Sohae, on North Korea's northwest coast, is ostensibly a facility designed for putting satellites into orbit. But Pyongyang has carried out several rocket launches there that were condemned by the US and others as disguised long-range ballistic missile tests.
"Kim Jong Un is too smart and has far too much to lose, everything actually, if he acts in a hostile way," Trump tweeted in response to the unspecified test. "North Korea, under the leadership of Kim Jong Un, has tremendous economic potential, but it must denuclearise as promised," Trump tweeted.
"NATO, China, Russia, Japan, and the entire world is unified on this issue!" Writing that Kim had "signed a strong Denuclearisation Agreement" at their June 2018 summit in Singapore," Trump warned, "He does not want to void his special relationship with the President of the United States or interfere with the US Presidential Election in November."
Talks suspended
Accusing the US of using dialogues as a 'time-saving trick' to serve a 'domestic political agenda', North Korea on Saturday said that denuclearisation talks with Washington are off the table.

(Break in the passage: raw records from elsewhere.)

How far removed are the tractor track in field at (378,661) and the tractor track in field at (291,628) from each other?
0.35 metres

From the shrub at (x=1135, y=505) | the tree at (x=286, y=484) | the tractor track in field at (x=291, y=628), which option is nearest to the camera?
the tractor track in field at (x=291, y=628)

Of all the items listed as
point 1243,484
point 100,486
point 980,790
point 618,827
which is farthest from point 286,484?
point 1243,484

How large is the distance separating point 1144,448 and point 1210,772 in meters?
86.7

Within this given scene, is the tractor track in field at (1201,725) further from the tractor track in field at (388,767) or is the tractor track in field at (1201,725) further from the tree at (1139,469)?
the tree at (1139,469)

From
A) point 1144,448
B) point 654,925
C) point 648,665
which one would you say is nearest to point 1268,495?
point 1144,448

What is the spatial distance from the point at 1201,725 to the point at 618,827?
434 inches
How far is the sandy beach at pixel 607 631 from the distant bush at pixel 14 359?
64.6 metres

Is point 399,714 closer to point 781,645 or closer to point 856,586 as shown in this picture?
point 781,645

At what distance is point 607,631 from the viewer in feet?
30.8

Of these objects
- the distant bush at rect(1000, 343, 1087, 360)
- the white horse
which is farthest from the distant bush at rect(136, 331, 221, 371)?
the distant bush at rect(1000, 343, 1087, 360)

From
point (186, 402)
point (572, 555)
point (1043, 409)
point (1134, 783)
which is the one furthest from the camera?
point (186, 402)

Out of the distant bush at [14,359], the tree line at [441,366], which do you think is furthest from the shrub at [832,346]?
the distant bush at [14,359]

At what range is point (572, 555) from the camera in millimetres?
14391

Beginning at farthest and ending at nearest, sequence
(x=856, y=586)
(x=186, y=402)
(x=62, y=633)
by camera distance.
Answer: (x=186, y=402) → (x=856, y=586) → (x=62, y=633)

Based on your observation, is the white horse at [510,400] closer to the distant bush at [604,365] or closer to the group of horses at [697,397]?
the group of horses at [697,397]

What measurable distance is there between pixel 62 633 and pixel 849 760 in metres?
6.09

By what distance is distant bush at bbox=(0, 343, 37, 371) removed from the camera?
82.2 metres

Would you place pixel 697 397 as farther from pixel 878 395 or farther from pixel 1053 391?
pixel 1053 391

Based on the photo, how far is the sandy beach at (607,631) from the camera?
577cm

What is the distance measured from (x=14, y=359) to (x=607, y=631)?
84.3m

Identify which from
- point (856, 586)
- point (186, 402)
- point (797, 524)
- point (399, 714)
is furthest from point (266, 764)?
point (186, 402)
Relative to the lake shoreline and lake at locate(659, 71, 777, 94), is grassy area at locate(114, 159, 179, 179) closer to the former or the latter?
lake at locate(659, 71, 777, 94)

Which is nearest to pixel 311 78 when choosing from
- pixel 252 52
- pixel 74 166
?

The son of a hijacking victim and his supporters on Sunday once more demanded North Korea return his father, five decades after Pyongyang diverted a plane carrying 50 South Koreans on board. Hwang Won was on a domestic Korean Air flight from Gangneung to Seoul's Gimpo airport on December 11, 1969, only for the aircraft to be hijacked by a North Korean spy 10 minutes after takeoff and made to land in Pyongyang. Two months later, 39 passengers were repatriated, but the North never returned 11 people including Hwang - whose son, who was two at the time of the hijacking, has continued to fight for his release. Returning passengers said Hwang Won had been dragged away after resisting indoctrination efforts and questioning North Korea's ideology.